-- SUPPLIED MATERIAL follows --

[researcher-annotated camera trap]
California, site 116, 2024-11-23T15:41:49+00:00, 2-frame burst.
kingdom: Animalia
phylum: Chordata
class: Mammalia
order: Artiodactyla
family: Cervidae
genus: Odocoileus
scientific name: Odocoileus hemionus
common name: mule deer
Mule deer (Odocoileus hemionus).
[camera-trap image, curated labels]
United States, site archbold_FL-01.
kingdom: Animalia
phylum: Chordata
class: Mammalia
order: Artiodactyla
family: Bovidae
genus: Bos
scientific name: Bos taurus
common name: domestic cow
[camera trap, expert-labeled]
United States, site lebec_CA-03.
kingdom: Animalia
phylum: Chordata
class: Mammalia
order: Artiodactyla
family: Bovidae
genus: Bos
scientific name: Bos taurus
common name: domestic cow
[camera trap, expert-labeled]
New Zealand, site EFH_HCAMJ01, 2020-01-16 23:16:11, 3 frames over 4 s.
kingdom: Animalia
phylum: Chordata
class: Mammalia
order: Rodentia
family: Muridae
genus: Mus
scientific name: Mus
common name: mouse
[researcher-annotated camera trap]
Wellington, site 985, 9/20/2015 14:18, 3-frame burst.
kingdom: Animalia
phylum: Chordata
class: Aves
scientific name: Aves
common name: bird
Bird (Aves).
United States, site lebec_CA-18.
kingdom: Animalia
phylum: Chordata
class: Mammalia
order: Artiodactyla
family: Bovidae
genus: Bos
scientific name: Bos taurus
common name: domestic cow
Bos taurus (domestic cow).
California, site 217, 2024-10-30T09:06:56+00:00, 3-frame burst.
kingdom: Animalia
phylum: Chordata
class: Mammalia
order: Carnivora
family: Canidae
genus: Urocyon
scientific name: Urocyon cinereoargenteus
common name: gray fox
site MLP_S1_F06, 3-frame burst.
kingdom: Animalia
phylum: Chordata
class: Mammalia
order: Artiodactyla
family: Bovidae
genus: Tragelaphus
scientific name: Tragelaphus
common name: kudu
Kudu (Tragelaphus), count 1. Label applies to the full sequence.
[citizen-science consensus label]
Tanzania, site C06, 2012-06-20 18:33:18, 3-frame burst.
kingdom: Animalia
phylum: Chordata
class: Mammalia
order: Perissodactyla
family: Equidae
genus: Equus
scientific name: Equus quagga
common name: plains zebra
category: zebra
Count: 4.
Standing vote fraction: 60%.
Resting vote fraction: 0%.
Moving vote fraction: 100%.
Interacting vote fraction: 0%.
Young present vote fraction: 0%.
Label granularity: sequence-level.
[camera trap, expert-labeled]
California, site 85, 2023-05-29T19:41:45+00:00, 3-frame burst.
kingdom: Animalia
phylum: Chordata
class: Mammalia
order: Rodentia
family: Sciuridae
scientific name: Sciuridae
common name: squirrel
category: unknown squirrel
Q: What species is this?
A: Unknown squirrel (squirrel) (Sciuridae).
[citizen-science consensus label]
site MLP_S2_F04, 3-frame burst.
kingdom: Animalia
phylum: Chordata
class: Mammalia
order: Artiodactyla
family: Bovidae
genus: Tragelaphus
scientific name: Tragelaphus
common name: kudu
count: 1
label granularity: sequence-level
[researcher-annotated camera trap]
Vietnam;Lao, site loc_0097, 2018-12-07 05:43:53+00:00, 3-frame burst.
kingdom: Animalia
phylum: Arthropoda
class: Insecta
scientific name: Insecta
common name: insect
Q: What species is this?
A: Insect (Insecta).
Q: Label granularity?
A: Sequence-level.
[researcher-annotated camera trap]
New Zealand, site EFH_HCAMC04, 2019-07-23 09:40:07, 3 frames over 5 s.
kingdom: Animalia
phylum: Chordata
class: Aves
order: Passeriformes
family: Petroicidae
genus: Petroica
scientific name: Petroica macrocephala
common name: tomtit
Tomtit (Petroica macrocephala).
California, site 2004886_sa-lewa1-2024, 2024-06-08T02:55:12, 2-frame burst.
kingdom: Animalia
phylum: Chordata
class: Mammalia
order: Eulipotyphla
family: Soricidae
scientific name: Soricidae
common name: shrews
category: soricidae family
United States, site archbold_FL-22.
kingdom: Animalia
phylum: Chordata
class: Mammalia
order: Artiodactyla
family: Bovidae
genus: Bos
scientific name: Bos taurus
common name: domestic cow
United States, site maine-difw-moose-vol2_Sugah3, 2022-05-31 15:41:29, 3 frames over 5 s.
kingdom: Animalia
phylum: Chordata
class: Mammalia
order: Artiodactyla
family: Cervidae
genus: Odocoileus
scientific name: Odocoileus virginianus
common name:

-- SUPPLIED MATERIAL concluded --

* TRY IT
Bring together every line in the entries that holds the string "granularity".

* ANSWER SECTION
Label granularity: sequence-level.
label granularity: sequence-level
Q: Label granularity?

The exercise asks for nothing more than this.